Venture est « monté » à Paris y conquérir quelques kilomètres de trottoirs supplémentaires. Côté public, lui et ses sbires arpentent les rues de leur domaine avec, écrit Maurice Garçon, « une distinction si recherchée qu’elle ne camoufle pas leur vulgarité et la fait au contraire ressortir. Leurs ongles sont brillants et leurs chaussures comme leurs ongles. Leurs vestons sont de bonne coupe et avantagent les épaules. Ils sont élégants, trop. » Côté privé, Venture se laisse aller, affichant sans complexe les serpents multicolores qu’il a fait tatouer sur ses bras. Sur son dos, il est permis d’admirer des fleurs et des visages de femmes ; sur son cou, des tirets rouges correspondant au point de chute du couperet d’une guillotine ; sur sa poitrine, une tête de Maure entourée d’inscriptions : « Vive Napoléon », « Vive Letizia », « Austerlitz », « Baraka », « Honneur et Patrie », « Merde », etc., ce qui fait dire à Manouche qu’elle peut lire le journal quand faire l’amour l’ennuie.

*

Joe est tellement absent (ou tellement faible) qu’il ne voit pas (ou se refuse à voir) ses fils grandir, ignorant les signaux annonçant les dérives où ils vont se perdre.

Le premier épisode est un grand classique : le vol de quelques billets dans la poche paternelle. Barthy est à la manœuvre, José préposé au guet. Dans la nuit, Barthy s’approche du costume de Joe, déposé sur une chaise. Réveillé par le bruit, Joe préfère « fermer les yeux pour ne pas voir s’enfuir le voleur et son pauvre butin. » Séchant leurs cours, les deux frères s’en vont dépenser l’argent volé à Luna Park… Ils ont au moins appris une chose de leur père : l’impunité.

Le second épisode est plus original : Joe a vite compris qu’Émilie était mère avant d’être épouse. Il la trompe en conséquence gaillardement. Outre les filles évoluant dans la galaxie Santos, il y a aussi parfois des jolies femmes auxquelles il faut prendre le temps de faire la cour. Et parmi ces jolies femmes, il y a Hélène, à la recherche, comme son amie Émilie, de la fameuse martingale qui finira par faire sauter la banque.
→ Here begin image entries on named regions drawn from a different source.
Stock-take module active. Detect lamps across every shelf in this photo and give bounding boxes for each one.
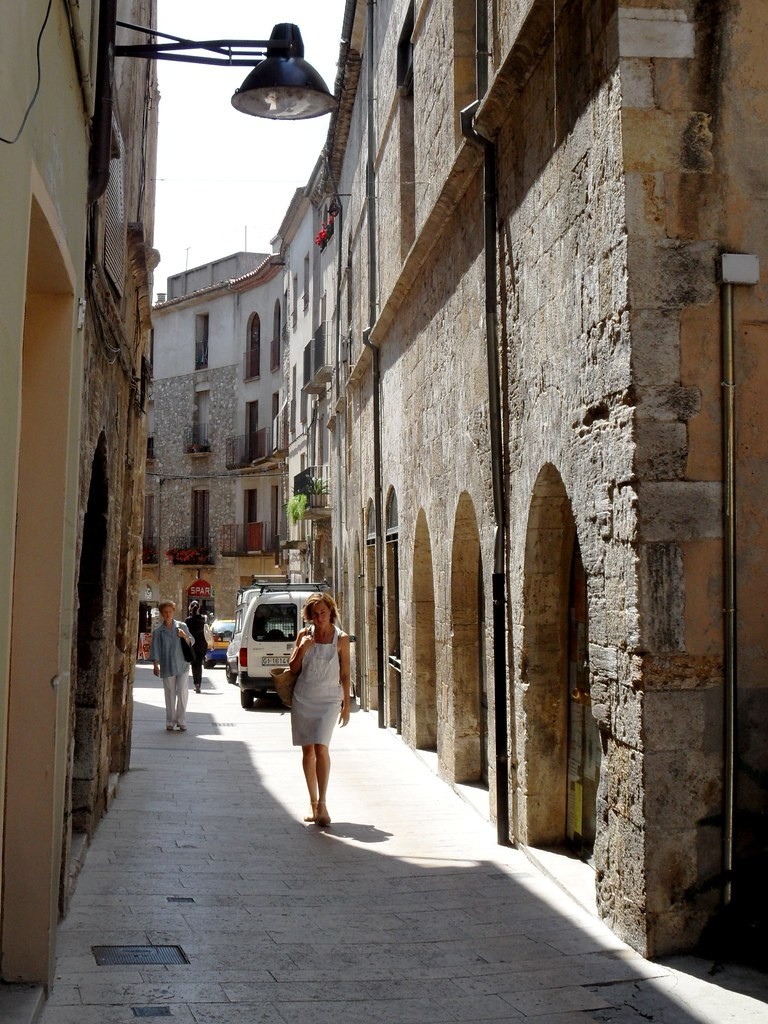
[89,0,340,204]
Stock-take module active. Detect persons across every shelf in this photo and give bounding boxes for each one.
[182,600,215,694]
[270,592,350,826]
[149,600,195,732]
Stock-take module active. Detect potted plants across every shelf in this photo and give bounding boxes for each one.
[306,473,330,507]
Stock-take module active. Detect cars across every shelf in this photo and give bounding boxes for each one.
[204,619,239,668]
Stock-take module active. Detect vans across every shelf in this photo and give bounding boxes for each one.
[225,582,346,708]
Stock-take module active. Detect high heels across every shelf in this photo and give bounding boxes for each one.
[303,801,331,827]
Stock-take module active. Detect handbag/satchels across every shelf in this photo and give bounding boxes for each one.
[179,621,194,662]
[269,624,312,707]
[203,614,215,651]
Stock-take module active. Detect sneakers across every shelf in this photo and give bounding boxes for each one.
[166,726,173,731]
[176,723,187,731]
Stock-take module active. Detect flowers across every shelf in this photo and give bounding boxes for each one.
[315,214,334,249]
[166,546,211,565]
[143,545,160,563]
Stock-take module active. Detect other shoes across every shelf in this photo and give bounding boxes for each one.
[193,684,200,693]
Joe et Hélène prennent si peu de précautions pour dissimuler leur liaison que Barthy et José les surprennent un après-midi dans une position sans équivoque. Du haut de ses quinze ans, Barthy (qui fume depuis peu les cigares paternels) se sent pousser des ailes. Et pourquoi pas lui ? Il tente sa chance. Hélène, la quarantaine généreuse, lui fait le meilleur accueil. Pendant ce temps, écrit José, « [mon père] chantonnait dans la salle de bains, loin de se douter que son fils aîné venait de le supplanter en accédant au plaisir de la chair avec la même femme que lui. Cet après-midi-là déclencha chez [moi] une admiration définitive pour [mon] frère aîné. »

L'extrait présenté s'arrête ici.